┌─ QUOTED PASSAGE

Scheme 1 Schematic presentation of soft/hard template directed dissolution-polymerization-reprecipitation process for the preparation of robust compressible PI aerogels using water as the only solvent.

Fig. 1 SEM images of monomer salts (A, C, E) and SEM images and digital photos of PI aerogels (B, D, F) using different dianhydride as ODPA (A, B), BPDA (C, D) and PMDA (E, F).

The monomer salt aqueous solution was transferred to a PTFE autoclave and heated to 200 °C for 24 h to finish the imidization process to form polyimide. Such a hydrothermal process has been intensively researched and generally PI particles or powders were obtained. However, when we chose a triamine to form network PI instead of linear PI, the results were totally changed, to our surprise, instead powder precipitates, after hydrothermal process, monolith compressible PI aerogels were obtained, the PI aerogels are mechanical robust which can be directly dried in oven without significant contraction (Fig. 1). To the best of our knowledge, this is the first example of highly cross-linked, fully aromatic polyimide aerogel showing a monolithic character and high compressive strength with reversibility, not to say we using water as the only solvent in the whole process.

A closed investigation using SEM revealed the morphologies of the hydrothermal synthesized PI aerogel are totally different. For PMDA–TAPB aerogel, loosely interconnected microfibers were observed, however, for ODPA–TAPB and BPDA–TAPB aerogel, interconnected hollow spheres were observed, some of the spheres were broken, and hollow interior can be clearly identified. Their morphologies have a direct influence on their macroscopic mechanical properties, among the three samples, ODPA–TAPB polyimide aerogel composed with uniform micro-hollow spheres possess the best compressibility and reversibility.

Most of the polymer aerogels reported so far are composed with interconnected micro/nano spheres or fibers, elucidate the origin of hollow spheres in PI aerogel is of great interest. We prefer a “spontaneous bubble-template” mechanism where the bubbles formed in situ during stirring were employed as a template for the growth of hollow spheres, this assumption can find support from the fact that if the nylon-salt-type monomers aqueous solution was degassed by vacuum for 1 h, after hydrothermal imidization, solid sphere were obtained. While for the un-degassed sample, hollow spheres can be clearly observed from the early step of hydrothermal process (after 2 h) (Fig. 2).

Fig. 2 SEM images of ODPA–TAPB aerogel: (A) the monomer salt was degassed for 1 h before hydrothermal treated for 24 h. (B) Hydrothermal treated for only 2 h without degas.

└─
┌─ RAW DATA

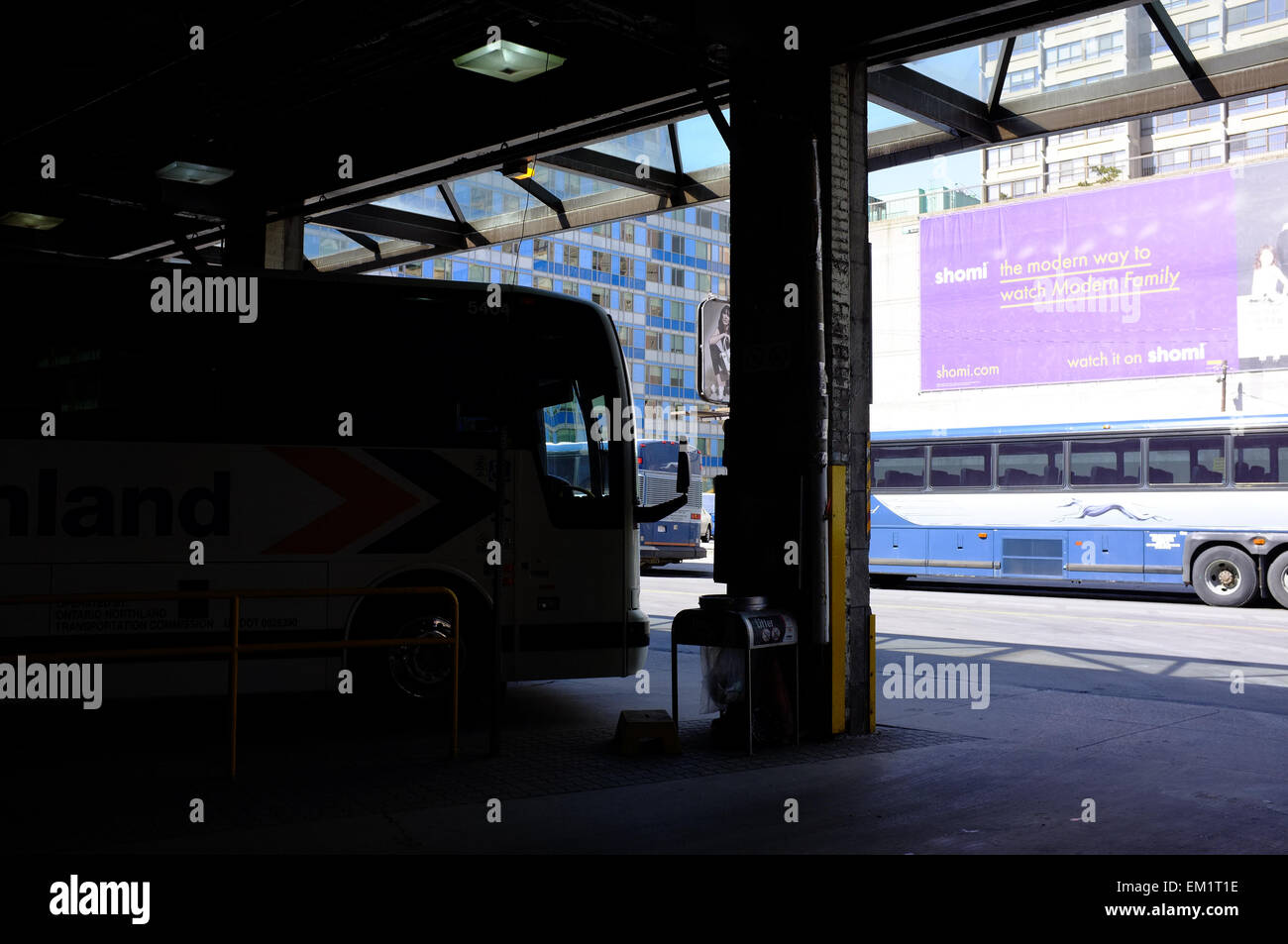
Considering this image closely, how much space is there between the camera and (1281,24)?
376 inches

└─

WHAT TO WORK ON
1 – Copy the aerogel excerpt from "Scheme 1 Schematic" to "the only solvent.".
2 – Write what comes next in the aerogel excerpt, starting after its final sentence.
You won't need the lines to do this.

SOLVED TASKS
1 –
Scheme 1 Schematic presentation of soft/hard template directed dissolution-polymerization-reprecipitation process for the preparation of robust compressible PI aerogels using water as the only solvent.

2 –
The successful preparation of nylon-salt-type monomers and their corresponding PI aerogels was confirmed by FT-IR. The FT-IR spectra of all the nylon-salt-type monomers showed two broad arylammonium vibration modes around 2800 cm⁻¹ and 2600 cm⁻¹ as well as the N–H vibration around 3400 cm⁻¹ and 1470 cm⁻¹. Moreover, the bands corresponding to carboxylic acids can be clearly identified around 1700 cm⁻¹, (Fig. 3a). After hydrothermal process, all of the above mentioned peaks were almost diminished, the three PI aerogels showed similar patterns and characterized bands according to the cyclic imide vibrations can be clearly identified around 1784 cm⁻¹ (C=O, imide, asymmetric), 1722 cm⁻¹ (C=O, imide, symmetric), and 1370 cm⁻¹ (C–N, imide symmetric).

Fig. 3 FT-IR spectra of (A) nylon-salt-type monomers and (B) PI aerogel prepared from ODPA, BPDA and PMDA respectively.

Graphene oxide (GO) is hydrophilic and can be readily dispersed in water. A combination of GO with the hydrothermal synthesis of PI might may pave a green approach to high performance nanohybrid materials. Thus various amount of aqueous GO solution was mixed with nylon-salt-type monomer solution, which was then hydrothermal treated at 200 °C to finish the imidization process. After hydrothermal process, monolith gray PI/GO nanocomposite aerogels with good mechanical properties were also formed, thus prove the generality of this hydrothermal process for the preparation of monolithic PI materials (Fig. 4).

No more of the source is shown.